Отношения между нами осложняли столетия взаимного недоверия.
Но когда в Ираке начинались военные действия – точнее, продолжались, поскольку они, похоже, не прекращались, – эти деревни стали тучей, нависшей над нашим маленьким езидским поселком. Все старые предрассудки переродились в ненависть, а ненависть порождает насилие. С тех пор как в 2003 году началась война Америки с Ираком, позже превратившаяся в жестокую междоусобицу, а под конец и в полномасштабный терроризм, мы все больше отдалялись друг от друга. Соседние деревни укрывали экстремистов, угрожавших христианам и мусульманам-несуннитам. Они считали езидов «кафирами», то есть неверными, которых незазорно убивать. В 2007 году экстремисты взорвали цистерну с топливом и три машины в двух езидских поселках километрах в пятнадцати от Кочо. Погибли сотни человек, решивших, что в машинах привезли товары на рынок.
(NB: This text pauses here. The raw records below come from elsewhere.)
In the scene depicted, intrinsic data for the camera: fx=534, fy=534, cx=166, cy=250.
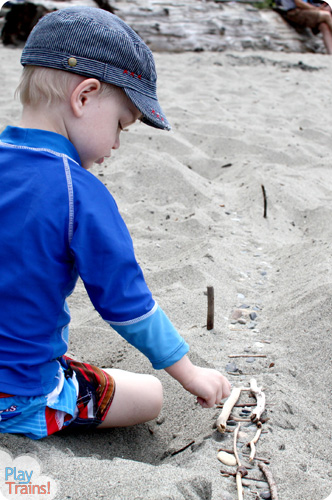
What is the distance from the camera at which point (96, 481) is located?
4.57ft

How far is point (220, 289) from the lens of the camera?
2.62 metres

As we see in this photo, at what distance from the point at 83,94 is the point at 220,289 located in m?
1.40

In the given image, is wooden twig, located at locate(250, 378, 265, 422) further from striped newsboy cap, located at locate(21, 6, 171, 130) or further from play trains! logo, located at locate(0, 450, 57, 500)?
striped newsboy cap, located at locate(21, 6, 171, 130)

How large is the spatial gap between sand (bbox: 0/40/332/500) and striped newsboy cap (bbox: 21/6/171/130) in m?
1.03

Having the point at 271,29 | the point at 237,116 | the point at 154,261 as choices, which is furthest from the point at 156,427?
the point at 271,29

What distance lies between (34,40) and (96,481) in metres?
1.21

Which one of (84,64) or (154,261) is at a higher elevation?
(84,64)

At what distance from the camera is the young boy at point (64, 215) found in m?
1.40

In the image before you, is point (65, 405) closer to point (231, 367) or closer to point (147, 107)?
point (231, 367)

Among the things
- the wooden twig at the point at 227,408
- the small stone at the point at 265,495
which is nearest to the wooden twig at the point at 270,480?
the small stone at the point at 265,495

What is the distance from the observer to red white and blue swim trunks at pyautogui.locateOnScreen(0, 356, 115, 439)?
1555mm

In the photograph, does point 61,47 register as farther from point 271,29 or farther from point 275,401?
point 271,29

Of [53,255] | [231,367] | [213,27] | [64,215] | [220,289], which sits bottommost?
[213,27]

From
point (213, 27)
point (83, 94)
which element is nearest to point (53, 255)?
point (83, 94)
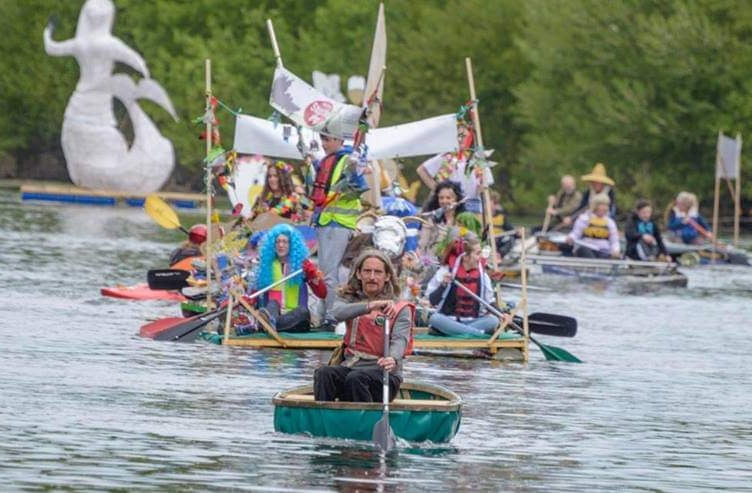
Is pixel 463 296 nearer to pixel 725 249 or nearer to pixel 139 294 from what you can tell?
pixel 139 294

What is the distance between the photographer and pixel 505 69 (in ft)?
261

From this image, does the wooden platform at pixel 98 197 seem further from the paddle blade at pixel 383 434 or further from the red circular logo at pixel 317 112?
the paddle blade at pixel 383 434

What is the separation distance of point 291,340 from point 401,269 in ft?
5.62

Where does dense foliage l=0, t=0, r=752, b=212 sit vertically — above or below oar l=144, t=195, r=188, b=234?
above

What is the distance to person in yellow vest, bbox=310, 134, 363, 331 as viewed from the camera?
22.8 meters

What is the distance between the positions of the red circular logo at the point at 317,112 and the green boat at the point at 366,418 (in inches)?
348

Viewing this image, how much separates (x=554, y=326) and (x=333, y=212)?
99.8 inches

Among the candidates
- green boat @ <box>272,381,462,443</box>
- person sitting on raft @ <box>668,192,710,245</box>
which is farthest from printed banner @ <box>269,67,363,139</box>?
person sitting on raft @ <box>668,192,710,245</box>

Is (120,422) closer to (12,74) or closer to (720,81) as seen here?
(720,81)

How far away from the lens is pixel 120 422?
16.1 m

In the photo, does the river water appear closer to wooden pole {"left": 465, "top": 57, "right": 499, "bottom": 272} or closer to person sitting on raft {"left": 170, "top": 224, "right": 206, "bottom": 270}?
person sitting on raft {"left": 170, "top": 224, "right": 206, "bottom": 270}

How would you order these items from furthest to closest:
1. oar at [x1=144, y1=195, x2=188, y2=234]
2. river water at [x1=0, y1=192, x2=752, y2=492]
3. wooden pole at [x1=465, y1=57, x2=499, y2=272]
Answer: oar at [x1=144, y1=195, x2=188, y2=234], wooden pole at [x1=465, y1=57, x2=499, y2=272], river water at [x1=0, y1=192, x2=752, y2=492]

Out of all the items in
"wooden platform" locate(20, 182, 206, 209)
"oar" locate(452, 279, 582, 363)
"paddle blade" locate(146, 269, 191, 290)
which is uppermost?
"wooden platform" locate(20, 182, 206, 209)

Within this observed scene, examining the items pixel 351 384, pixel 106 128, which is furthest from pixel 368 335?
pixel 106 128
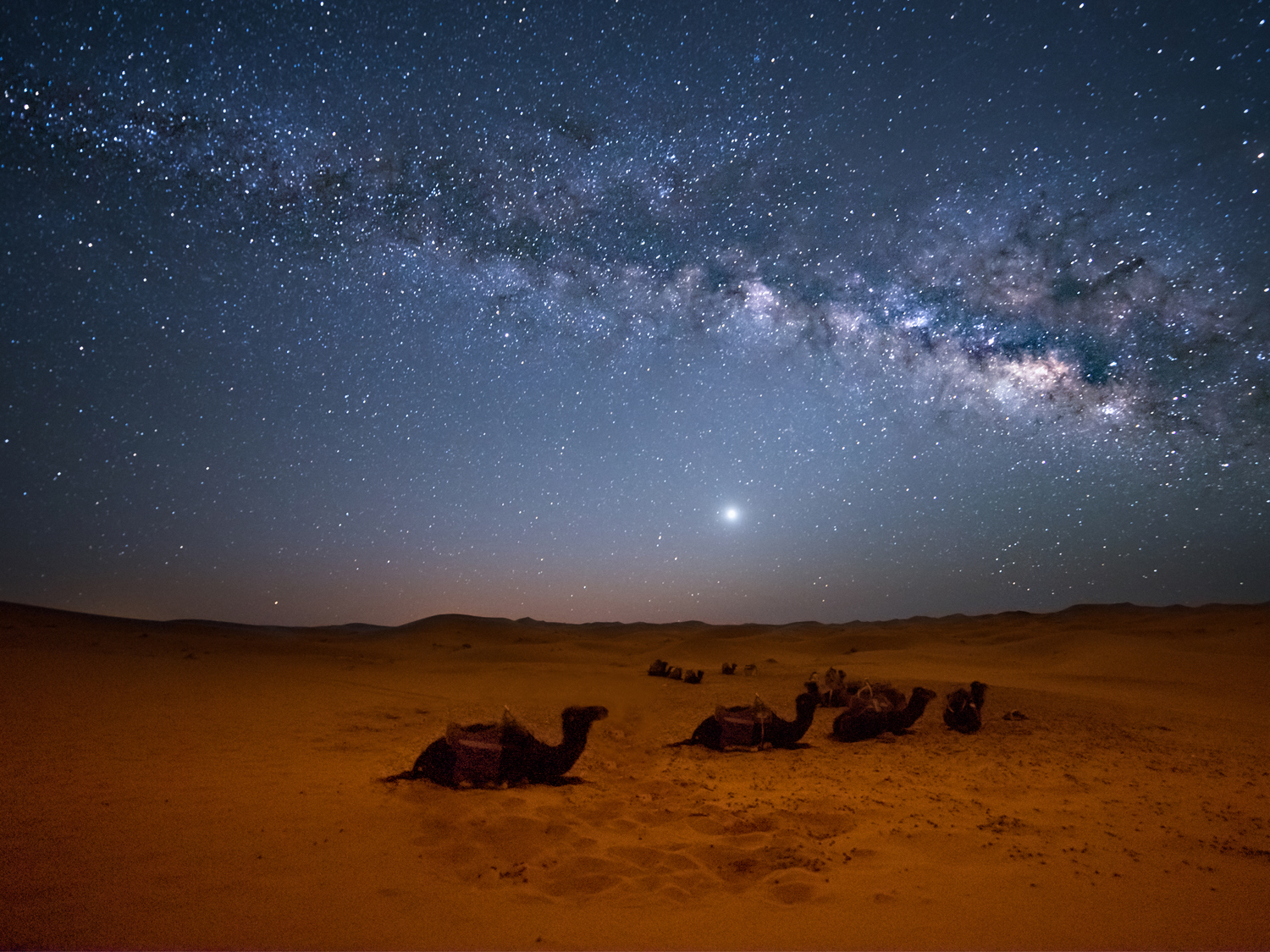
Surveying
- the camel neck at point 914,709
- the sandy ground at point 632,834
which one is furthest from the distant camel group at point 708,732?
the sandy ground at point 632,834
Езидизм – это древняя монотеистическая религия. Она распространяется устно духовными людьми, которым поручено излагать наши истории. Многие ее элементы схожи с другими религиями Ближнего Востока, от митраизма и зороастризма до ислама и иудаизма. Но она поистине уникальна, и понять ее трудно даже тем духовным людям, которые должны ее объяснять. Я представляю себе свою религию как древнее дерево с тысячами колец, и каждое кольцо – рассказ из долгой истории езидов. К сожалению, большинство этих рассказов трагичны.
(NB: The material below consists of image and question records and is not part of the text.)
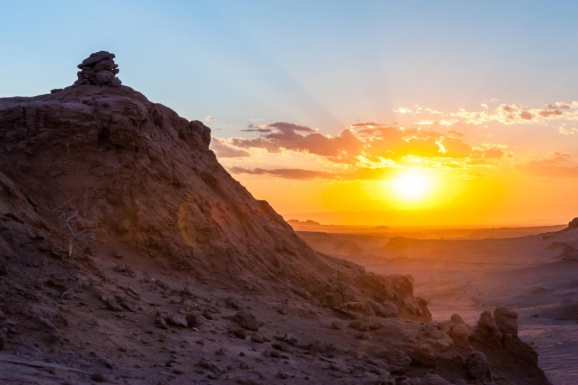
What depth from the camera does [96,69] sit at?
15.2 m

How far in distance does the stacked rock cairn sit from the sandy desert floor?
493 inches

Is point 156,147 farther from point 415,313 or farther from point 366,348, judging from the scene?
point 415,313

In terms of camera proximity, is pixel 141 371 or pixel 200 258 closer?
pixel 141 371

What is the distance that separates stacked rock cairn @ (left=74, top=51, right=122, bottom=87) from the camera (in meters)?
15.0

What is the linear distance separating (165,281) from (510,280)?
29.0m

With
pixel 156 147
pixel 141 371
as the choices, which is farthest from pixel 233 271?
pixel 141 371

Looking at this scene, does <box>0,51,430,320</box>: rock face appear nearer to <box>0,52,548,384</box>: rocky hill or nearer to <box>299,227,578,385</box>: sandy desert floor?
<box>0,52,548,384</box>: rocky hill

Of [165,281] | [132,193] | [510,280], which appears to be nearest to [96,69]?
[132,193]

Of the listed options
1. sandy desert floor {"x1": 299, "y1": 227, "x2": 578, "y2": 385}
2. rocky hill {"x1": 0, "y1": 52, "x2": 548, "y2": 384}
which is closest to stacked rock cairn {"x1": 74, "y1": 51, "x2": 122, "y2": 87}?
rocky hill {"x1": 0, "y1": 52, "x2": 548, "y2": 384}

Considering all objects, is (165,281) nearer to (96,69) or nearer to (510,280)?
(96,69)

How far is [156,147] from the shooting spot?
13.8 m

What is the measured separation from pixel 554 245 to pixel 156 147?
41501 millimetres

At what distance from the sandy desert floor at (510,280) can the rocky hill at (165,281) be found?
171 inches

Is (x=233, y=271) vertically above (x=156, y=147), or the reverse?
(x=156, y=147)
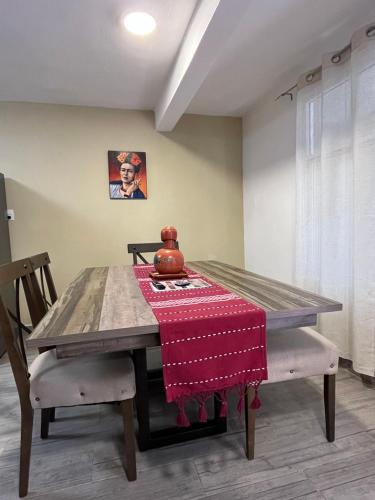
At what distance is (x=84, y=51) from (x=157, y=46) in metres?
0.52

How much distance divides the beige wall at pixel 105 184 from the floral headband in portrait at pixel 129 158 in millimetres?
88

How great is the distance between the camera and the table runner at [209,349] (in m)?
0.96

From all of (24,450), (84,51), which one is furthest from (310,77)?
(24,450)

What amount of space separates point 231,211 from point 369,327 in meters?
2.06

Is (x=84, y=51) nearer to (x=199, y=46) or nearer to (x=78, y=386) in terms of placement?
(x=199, y=46)

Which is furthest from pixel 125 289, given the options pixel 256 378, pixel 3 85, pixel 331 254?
pixel 3 85

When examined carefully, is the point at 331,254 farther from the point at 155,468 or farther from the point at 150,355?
the point at 155,468

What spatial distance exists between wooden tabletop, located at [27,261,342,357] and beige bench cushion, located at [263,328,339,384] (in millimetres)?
247

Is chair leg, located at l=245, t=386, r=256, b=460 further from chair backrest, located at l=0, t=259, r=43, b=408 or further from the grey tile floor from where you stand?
chair backrest, located at l=0, t=259, r=43, b=408

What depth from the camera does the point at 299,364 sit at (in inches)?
49.8

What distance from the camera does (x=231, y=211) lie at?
3475 millimetres

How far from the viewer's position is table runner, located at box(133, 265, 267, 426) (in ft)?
3.14

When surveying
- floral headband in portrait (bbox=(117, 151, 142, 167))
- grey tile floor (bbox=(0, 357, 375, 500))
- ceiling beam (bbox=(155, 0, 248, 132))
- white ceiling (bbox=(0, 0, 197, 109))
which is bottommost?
grey tile floor (bbox=(0, 357, 375, 500))

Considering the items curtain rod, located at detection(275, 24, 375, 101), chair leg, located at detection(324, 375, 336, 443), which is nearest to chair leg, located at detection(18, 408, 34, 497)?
chair leg, located at detection(324, 375, 336, 443)
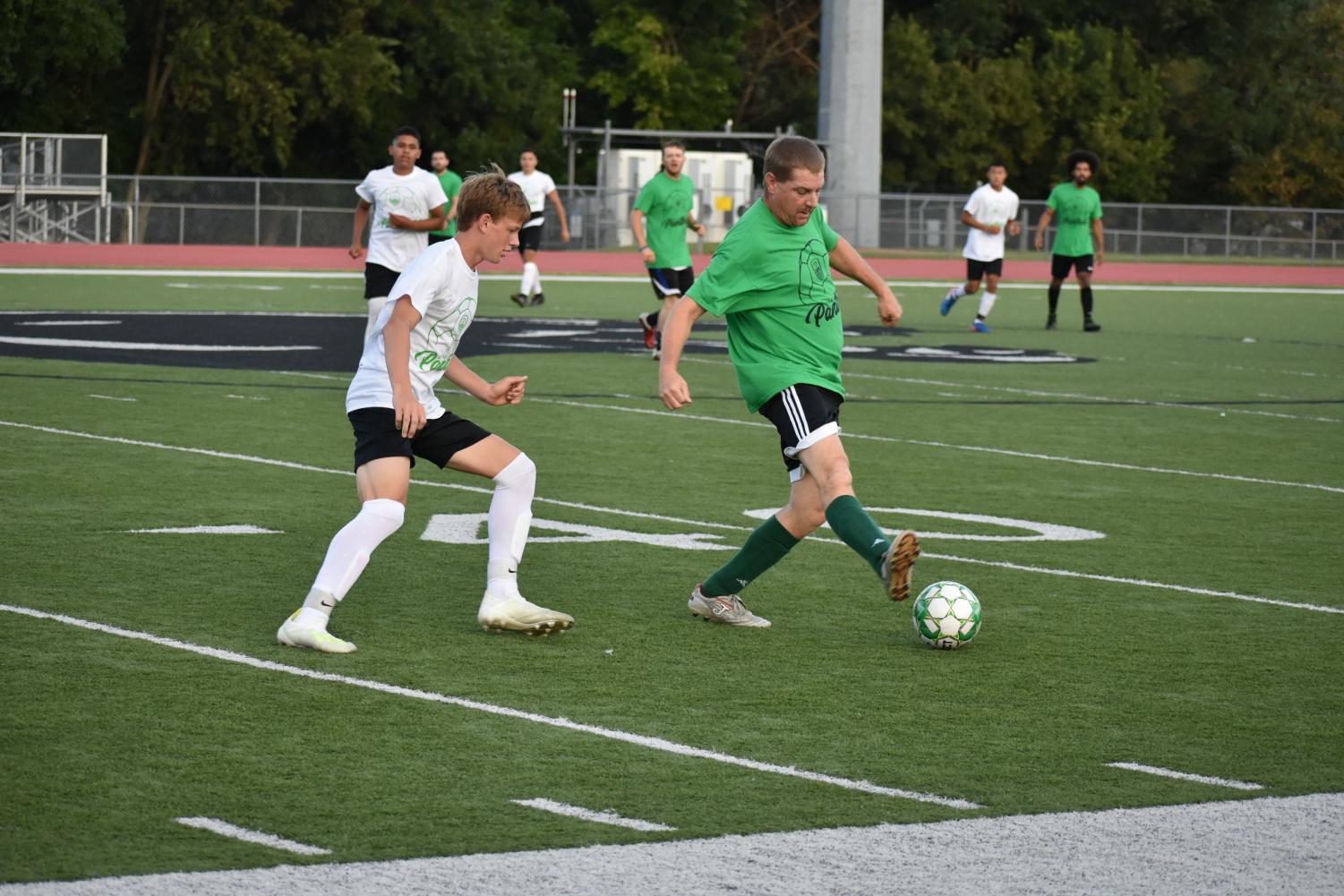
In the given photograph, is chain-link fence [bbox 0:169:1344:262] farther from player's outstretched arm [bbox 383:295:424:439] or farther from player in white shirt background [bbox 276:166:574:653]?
player's outstretched arm [bbox 383:295:424:439]

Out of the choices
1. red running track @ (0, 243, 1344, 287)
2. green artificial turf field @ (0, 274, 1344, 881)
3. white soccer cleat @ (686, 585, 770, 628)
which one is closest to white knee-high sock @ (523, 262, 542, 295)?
red running track @ (0, 243, 1344, 287)

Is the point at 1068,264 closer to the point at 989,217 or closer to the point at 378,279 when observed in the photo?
the point at 989,217

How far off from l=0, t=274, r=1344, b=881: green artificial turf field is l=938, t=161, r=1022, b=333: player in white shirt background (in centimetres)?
927

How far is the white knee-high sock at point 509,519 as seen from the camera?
7.48 meters

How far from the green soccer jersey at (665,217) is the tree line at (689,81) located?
33.2 m

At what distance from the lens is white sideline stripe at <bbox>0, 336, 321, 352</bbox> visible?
19312 millimetres

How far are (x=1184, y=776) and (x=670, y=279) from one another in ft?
47.9

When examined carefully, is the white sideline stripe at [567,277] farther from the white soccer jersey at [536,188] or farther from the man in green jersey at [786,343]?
the man in green jersey at [786,343]

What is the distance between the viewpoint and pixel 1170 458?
13.3m

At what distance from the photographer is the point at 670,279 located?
20.0m

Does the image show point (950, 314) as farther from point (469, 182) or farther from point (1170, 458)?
point (469, 182)

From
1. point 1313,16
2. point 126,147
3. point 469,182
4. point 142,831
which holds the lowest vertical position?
point 142,831

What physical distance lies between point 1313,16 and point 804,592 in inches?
2613

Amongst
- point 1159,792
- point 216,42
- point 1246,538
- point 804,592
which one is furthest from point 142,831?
point 216,42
Сегодня в мире проживает всего около одного миллиона езидов. Сколько я помню себя – и насколько я знаю то, что было до моего рождения, – мы всегда определяли себя как единый народ именно через религию. Но она же делала нас целью для более могущественных народов и групп, от оттоманов до баасистов Саддама, которые нападали на нас или заставляли перейти на свою сторону. Они оскорбляли нашу религию, утверждали, что мы поклоняемся дьяволу, называли нас нечистыми и требовали, чтобы мы отреклись от своей веры. Многие поколения езидов переживали гонения, которые должны были уничтожить нас, обратить в другую религию или просто согнать с земли и лишить нас нашего имущества. До 2014 года нас пытались уничтожить семьдесят три раза. Мы называли такие гонения османским словом «фирман» еще до того, как узнали слово «геноцид».
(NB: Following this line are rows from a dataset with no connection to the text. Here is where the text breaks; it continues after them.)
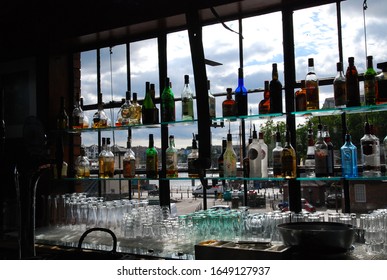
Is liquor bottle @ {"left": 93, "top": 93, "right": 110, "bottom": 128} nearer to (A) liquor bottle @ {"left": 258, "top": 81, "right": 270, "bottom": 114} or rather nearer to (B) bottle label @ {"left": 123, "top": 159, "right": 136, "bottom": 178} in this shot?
(B) bottle label @ {"left": 123, "top": 159, "right": 136, "bottom": 178}

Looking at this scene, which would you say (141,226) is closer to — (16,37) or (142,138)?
(142,138)

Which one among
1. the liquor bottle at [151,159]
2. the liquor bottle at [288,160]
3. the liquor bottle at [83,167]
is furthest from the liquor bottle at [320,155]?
the liquor bottle at [83,167]

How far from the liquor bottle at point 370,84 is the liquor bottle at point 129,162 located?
1.60 m

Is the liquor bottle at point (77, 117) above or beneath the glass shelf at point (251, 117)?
above

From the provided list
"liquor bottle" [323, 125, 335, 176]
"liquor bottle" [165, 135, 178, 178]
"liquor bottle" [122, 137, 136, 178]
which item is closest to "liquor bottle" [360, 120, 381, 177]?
"liquor bottle" [323, 125, 335, 176]

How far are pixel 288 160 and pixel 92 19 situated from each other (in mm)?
1727

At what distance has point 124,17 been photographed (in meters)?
2.82

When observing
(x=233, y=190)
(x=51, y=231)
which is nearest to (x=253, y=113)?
(x=233, y=190)

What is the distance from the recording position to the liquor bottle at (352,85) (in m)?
2.12

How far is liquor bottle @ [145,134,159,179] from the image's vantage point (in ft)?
9.16

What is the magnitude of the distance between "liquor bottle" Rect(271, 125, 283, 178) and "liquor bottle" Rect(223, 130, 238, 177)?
0.28 m

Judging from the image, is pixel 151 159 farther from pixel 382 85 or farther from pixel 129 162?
pixel 382 85

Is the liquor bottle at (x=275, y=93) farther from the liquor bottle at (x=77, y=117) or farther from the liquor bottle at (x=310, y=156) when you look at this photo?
the liquor bottle at (x=77, y=117)

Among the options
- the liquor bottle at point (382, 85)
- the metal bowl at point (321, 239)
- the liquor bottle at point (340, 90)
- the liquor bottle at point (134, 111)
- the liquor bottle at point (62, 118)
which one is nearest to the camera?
the metal bowl at point (321, 239)
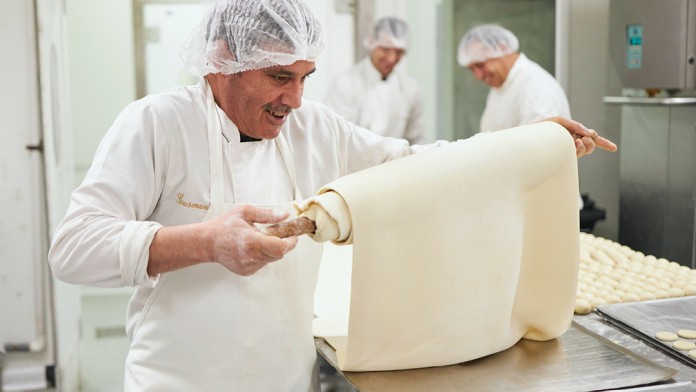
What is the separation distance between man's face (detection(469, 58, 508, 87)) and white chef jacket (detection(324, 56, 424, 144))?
499mm

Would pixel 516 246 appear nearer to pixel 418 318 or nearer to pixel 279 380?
pixel 418 318

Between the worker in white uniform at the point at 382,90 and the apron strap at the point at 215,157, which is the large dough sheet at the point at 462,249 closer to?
the apron strap at the point at 215,157

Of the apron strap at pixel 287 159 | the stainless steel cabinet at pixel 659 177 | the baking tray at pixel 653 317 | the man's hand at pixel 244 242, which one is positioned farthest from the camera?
the stainless steel cabinet at pixel 659 177

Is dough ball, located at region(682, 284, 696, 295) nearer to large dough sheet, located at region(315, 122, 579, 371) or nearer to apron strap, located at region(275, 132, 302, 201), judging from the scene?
large dough sheet, located at region(315, 122, 579, 371)

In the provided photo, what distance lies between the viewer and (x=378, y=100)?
457cm

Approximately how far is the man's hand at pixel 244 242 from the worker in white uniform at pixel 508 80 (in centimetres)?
281

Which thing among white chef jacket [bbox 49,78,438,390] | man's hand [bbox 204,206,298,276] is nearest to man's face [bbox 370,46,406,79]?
white chef jacket [bbox 49,78,438,390]

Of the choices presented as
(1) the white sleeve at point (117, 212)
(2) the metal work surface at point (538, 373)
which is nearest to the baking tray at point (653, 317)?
(2) the metal work surface at point (538, 373)

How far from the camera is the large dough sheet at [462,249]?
1394 mm

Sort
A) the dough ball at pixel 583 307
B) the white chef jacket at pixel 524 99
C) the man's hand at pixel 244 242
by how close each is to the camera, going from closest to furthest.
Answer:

Так что неудивительно, что вся деревня впала в панику, когда за двух похищенных фермеров потребовали выкуп. «Сорок тысяч долларов, – заявили похитители по телефону. – Или приходите к нам с детьми, чтобы всеми семьями принять ислам». Иначе этих мужчин, сказали они, убьют.
Но вовсе не деньги заставили их жен в слезах упасть на колени перед нашим «мухтаром», или деревенским старостой, Ахмедом Джассо; да, сорок тысяч долларов – совершенно нереальная сумма, но, в конце концов, это всего лишь деньги. Мы знали, что фермеры скорее согласятся погибнуть, чем перейти в другую веру, поэтому жители заплакали от радости, узнав, что заложникам удалось сбежать. Они вылезли через разбитое окно, пробрались по пустым полям и явились домой живые, в пыли по колено и задыхающиеся от волнения и страха. Но похищения на этом не прекратились.
Вскоре после этого пропал Дишан – человек, которого мое семейство Таха наняло пасти овец. Его похитили на поле неподалеку от горы Синджар. Это стадо моя мать и мои братья собирали годами, и каждая новая овца была для нас новой победой. Мы гордились этими животными, любили их и, когда они не паслись, держали их во дворе.
Ежегодная стрижка была настоящим праздником. Мне нравилось смотреть, как мягкая шерсть облаками падает на землю, чувствовать ее резкий запах, слушать, как тихо и покорно блеют овцы. Я обожала спать под толстыми одеялами, которые моя мать Шами делала из овечьей шерсти, набивая ее между лоскутками разноцветной ткани. Иногда я так привязывалась к какому-нибудь ягненку, что мне приходилось убегать из дома, когда его собирались зарезать. Когда похитили Дишана, у нас было более сотни голов – целое небольшое состояние.
Вспомнив о том, что в прошлый раз похитители забрали курицу с цыплятами, мой брат Саид поехал к горе Синджар проверить овец.
– Уж конечно, они их угнали, – плакали мы. – Эти овцы – все, что у нас есть.
Но Саид позвонил матери и удивленно сообщил, что взяли только двух животных – старого малоподвижого барана и молодую овечку. Остальные мирно паслись, пощипывая буро-зеленую траву, и послушно пошли за братом домой.